● **Exercise description**
Will you restate verbatim the lines running from the line with "If comparing point" to the end of the data, leaving out everything else?

● ● ● ● ●

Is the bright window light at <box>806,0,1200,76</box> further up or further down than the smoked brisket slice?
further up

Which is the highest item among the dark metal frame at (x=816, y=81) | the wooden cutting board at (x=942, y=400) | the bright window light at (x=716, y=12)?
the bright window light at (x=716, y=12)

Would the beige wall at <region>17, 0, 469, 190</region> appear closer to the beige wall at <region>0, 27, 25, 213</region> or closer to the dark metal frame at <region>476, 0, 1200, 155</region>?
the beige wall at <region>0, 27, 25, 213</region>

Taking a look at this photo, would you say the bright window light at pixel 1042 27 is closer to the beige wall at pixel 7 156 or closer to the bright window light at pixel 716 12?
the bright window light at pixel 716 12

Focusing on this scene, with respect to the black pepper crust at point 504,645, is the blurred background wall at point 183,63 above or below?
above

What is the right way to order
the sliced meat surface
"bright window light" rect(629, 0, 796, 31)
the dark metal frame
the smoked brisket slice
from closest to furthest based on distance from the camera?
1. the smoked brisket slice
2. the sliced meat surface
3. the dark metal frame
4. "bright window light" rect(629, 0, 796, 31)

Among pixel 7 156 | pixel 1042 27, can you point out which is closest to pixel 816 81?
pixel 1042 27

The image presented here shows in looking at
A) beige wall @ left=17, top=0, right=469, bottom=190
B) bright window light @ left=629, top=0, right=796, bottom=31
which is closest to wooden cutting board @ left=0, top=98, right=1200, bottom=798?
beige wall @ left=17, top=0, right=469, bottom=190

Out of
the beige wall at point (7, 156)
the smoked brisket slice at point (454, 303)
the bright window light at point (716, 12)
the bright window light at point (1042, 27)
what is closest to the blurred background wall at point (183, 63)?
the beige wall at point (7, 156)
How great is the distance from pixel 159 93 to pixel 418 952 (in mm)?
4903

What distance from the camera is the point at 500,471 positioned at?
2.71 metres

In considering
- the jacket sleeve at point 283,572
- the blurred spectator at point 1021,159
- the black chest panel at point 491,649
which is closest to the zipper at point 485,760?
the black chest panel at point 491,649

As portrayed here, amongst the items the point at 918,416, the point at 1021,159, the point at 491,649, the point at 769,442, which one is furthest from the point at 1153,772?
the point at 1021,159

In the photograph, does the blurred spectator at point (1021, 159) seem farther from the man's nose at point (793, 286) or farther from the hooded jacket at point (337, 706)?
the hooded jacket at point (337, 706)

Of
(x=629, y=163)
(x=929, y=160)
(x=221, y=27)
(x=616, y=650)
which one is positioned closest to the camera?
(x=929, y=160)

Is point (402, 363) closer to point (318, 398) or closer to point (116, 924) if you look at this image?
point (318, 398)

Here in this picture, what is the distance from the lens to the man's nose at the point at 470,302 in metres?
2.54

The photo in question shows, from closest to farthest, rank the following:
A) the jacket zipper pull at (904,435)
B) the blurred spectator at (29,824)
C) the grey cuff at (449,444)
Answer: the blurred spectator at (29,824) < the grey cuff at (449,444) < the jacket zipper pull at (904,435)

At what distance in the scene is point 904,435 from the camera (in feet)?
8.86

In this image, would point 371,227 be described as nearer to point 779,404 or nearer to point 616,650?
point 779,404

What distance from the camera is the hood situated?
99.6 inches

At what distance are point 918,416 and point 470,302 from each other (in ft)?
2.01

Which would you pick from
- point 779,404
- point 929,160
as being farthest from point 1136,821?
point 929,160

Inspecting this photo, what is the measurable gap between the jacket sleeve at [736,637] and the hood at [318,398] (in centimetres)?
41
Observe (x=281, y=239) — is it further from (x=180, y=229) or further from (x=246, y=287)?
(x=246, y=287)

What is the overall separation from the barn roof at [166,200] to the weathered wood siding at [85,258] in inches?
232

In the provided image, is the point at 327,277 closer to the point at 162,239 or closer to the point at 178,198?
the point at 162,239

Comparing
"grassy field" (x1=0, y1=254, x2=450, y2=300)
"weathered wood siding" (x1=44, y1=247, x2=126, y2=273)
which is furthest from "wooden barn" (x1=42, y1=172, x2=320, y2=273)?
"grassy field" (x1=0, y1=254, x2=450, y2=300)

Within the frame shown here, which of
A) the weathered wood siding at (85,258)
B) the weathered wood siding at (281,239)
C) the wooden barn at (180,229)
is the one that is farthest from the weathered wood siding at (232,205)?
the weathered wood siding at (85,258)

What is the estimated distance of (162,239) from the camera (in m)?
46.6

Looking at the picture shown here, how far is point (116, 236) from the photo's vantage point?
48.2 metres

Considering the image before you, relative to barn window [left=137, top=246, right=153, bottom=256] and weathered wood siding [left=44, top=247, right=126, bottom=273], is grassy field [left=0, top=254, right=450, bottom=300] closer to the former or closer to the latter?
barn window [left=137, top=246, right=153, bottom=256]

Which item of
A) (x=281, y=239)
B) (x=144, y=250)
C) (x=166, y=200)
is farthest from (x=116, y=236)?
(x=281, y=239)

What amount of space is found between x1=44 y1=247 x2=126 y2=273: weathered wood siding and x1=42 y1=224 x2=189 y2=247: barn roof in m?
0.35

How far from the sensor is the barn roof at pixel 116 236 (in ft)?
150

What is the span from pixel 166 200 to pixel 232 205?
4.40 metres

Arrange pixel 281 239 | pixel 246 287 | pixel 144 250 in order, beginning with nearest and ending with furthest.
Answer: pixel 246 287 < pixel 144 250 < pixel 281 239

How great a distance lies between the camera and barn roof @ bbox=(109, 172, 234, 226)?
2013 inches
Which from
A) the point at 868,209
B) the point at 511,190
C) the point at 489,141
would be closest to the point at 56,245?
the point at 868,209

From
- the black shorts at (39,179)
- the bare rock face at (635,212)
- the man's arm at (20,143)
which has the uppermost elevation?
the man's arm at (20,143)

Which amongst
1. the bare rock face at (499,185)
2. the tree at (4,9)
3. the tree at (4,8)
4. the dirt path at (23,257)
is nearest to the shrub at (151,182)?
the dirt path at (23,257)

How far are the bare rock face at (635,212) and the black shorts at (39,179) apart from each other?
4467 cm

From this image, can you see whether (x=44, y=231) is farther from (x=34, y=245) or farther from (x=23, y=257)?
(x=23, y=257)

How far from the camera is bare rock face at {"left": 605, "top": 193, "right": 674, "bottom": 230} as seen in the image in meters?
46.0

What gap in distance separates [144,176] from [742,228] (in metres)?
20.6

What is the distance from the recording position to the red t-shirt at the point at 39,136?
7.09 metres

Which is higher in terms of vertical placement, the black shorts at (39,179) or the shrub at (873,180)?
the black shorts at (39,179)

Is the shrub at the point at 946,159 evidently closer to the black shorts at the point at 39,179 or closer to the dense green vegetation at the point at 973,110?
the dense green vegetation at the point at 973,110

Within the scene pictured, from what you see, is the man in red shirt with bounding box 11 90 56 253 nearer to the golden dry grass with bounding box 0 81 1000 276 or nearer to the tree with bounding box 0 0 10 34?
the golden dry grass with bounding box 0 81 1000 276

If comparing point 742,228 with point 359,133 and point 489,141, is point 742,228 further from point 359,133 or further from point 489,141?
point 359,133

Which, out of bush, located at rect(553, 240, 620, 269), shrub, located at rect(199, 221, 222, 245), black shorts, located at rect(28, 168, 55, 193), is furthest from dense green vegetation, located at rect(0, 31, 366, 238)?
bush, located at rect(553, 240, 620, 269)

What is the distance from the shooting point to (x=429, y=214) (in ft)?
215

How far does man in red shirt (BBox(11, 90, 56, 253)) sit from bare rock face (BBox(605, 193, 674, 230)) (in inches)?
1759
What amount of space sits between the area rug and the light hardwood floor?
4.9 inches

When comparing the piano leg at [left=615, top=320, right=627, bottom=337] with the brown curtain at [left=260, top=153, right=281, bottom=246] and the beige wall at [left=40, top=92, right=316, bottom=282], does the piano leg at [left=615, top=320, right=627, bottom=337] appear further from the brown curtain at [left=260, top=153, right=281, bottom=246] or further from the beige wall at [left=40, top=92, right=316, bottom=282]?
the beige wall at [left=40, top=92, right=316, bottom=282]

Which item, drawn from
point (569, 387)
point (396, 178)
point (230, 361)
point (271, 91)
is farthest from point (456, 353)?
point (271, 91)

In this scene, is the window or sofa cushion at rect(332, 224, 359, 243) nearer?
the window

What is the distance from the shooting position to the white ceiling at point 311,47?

● ● ● ● ●

● **Reply**
If comparing point 742,228 with point 359,133 and point 489,141, is point 742,228 further from point 359,133 or further from point 489,141?
point 359,133

Which, out of bush, located at rect(553, 240, 620, 269), shrub, located at rect(199, 221, 222, 245), black shorts, located at rect(28, 168, 55, 193), is furthest from dense green vegetation, located at rect(0, 31, 366, 238)?
bush, located at rect(553, 240, 620, 269)

What is the distance from the shooting point to (x=429, y=214) (in ft)?
215

How far does man in red shirt (BBox(11, 90, 56, 253)) sit from bare rock face (BBox(605, 193, 674, 230)) (in inches)?
1759
What amount of space sits between the area rug and the light hardwood floor?
4.9 inches

When comparing the piano leg at [left=615, top=320, right=627, bottom=337] with the brown curtain at [left=260, top=153, right=281, bottom=246] and the beige wall at [left=40, top=92, right=316, bottom=282], does the piano leg at [left=615, top=320, right=627, bottom=337] appear further from the brown curtain at [left=260, top=153, right=281, bottom=246] or further from the beige wall at [left=40, top=92, right=316, bottom=282]?
the beige wall at [left=40, top=92, right=316, bottom=282]

Which item, drawn from
point (569, 387)
point (396, 178)
point (230, 361)
point (271, 91)
is farthest from point (456, 353)?
point (271, 91)

In this scene, is the window or sofa cushion at rect(332, 224, 359, 243) nearer?
the window

What is the distance from the shooting position to the white ceiling at point 311,47?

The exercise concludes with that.